DIRECTIONS:
Convert the rows below into a JSON array of strings, with one string per line and blank lines omitted.

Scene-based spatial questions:
—————
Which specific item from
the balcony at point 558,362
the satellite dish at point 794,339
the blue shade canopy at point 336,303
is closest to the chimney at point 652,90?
—————
FULL RESPONSE:
[
  "Which specific item from",
  "the balcony at point 558,362",
  "the satellite dish at point 794,339",
  "the blue shade canopy at point 336,303",
  "is closest to the chimney at point 652,90?"
]